Crucially, these forecasts are built to be honest rather than reassuring. A forecast that quietly assumes the project will recover lost ground may be comfortable in the short term, but it sets leadership up for an unpleasant surprise. An honest forecast, even when it delivers difficult news, is the one that allows for timely and effective action.
Cost Management as a Decision Tool
For all its technical rigour, cost management is ultimately a tool for making better decisions. The point of knowing the cost position and the likely final outcome is to inform choices about how to steer the program. His perspective keeps that purpose in view, treating cost information not as an end in itself but as the basis for sound commercial and operational judgment.
Managing Change and Its Cost Impact
Few things threaten a project’s budget more quietly than uncontrolled change. Scope creeps, small additions accumulate, and informal adjustments slip through without proper assessment until their combined cost is significant. Disciplined cost management treats change as something to be tracked and evaluated deliberately, with each change understood for its impact before it is absorbed into the program.
Capturing the cost of change as it happens, rather than discovering it later, is one of the most practical safeguards in cost management. It ensures that the budget reflects the work actually being done, and it gives leadership a clear view of how the program’s scope and cost are evolving. Without this discipline, even a well-estimated project can drift steadily over budget through changes no one fully tracked.

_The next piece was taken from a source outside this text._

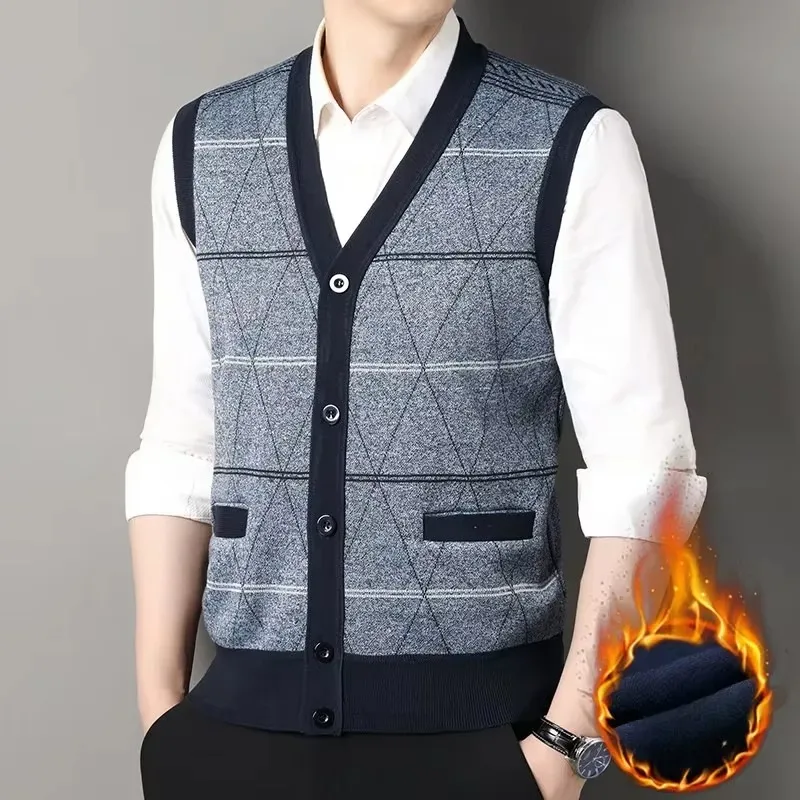 Cardigan Sweater Vest Men\'s Autumn and Winter Warm and Slim Fit Knitted Vest Mens Sweater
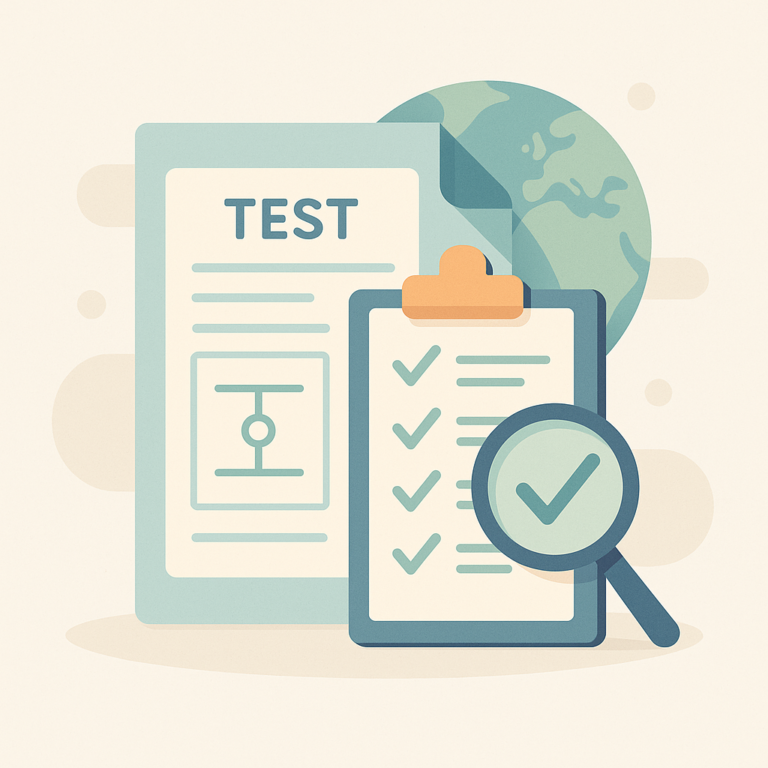 Illustration flat design de traduction de protocoles de test et validation avec documents et checklist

Watching Cash Flow and Commitments
Cost management is not only about what has been spent; it is also about what has been committed and what lies ahead. Purchase orders, contracts, and other commitments represent future costs that may not yet appear in the actuals, and a cost position that ignores them understates the true exposure. A complete view brings committed costs into the picture alongside what has already been incurred.

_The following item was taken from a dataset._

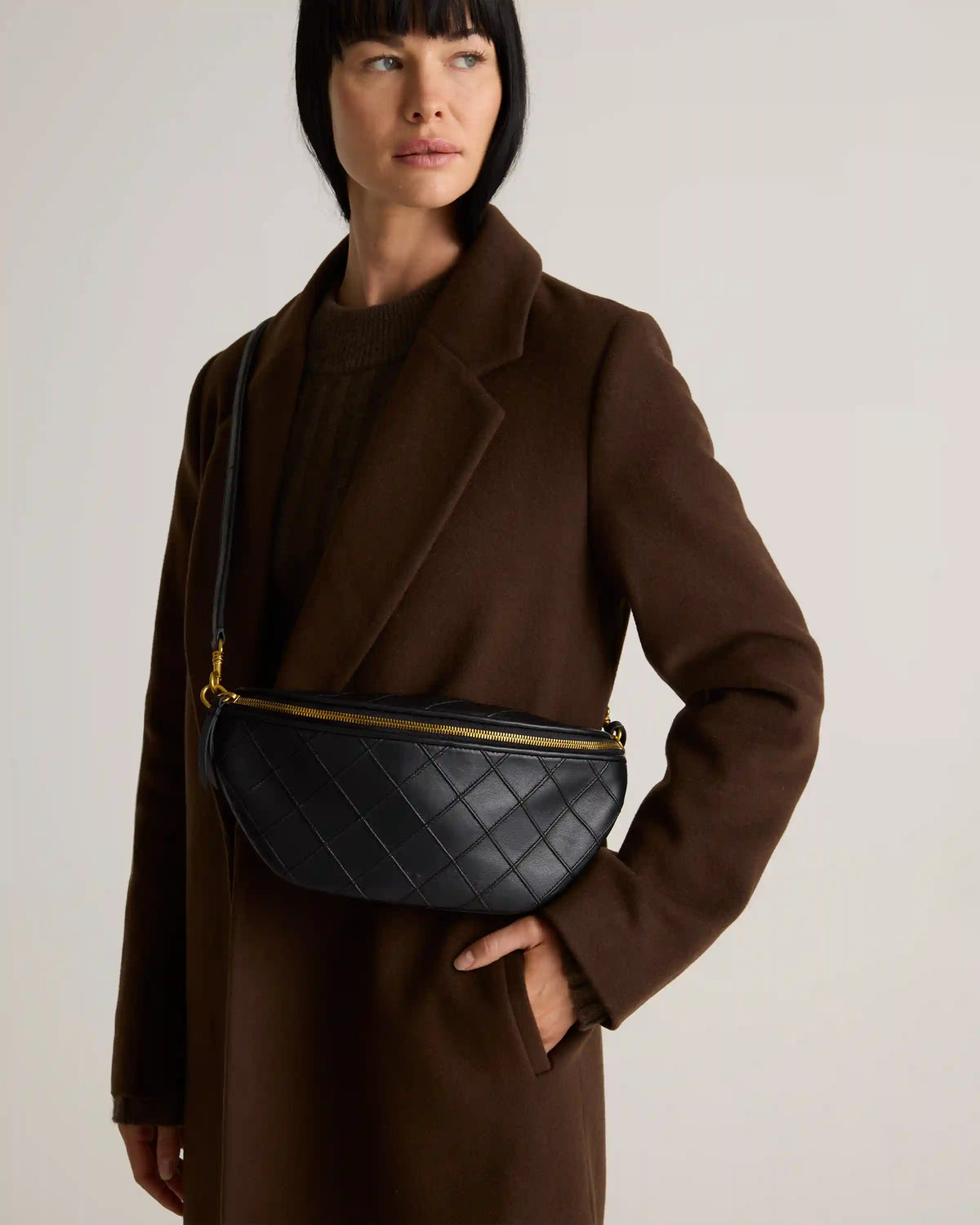 Italian Leather Diamond Stitch Sling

Tracking cash flow over the life of a program also matters for planning and funding. Understanding when costs will fall, not just how large they will be, helps an organization manage its finances and avoid surprises. This forward-looking dimension of cost management turns it from a backward record of spending into a genuinely predictive tool that supports sound financial decisions.
Reporting Cost in Terms Stakeholders Understand
Cost information only helps if the people who receive it can act on it, and different stakeholders need that information presented in different ways. A finance team, a project director, and an external partner each care about distinct aspects of the cost position. Tailoring cost reporting to these needs — without distorting the underlying facts — makes the information far more useful and the conversations around it more productive.
This attention to the audience turns cost management into a genuine communication discipline as much as a technical one. The aim is to ensure that everyone with a stake in the program shares an accurate, relevant understanding of where the money stands, so that the decisions they make rest on a common and reliable foundation.
That orientation — precise in the detail, clear in the message, and always aimed at supporting decisions — is what defines his approach to cost management and forecasting. It is a discipline that rewards honesty and punishes optimism, and the professionals who respect that distinction are the ones whose numbers leadership comes to trust. Further detail on his background is available on his website.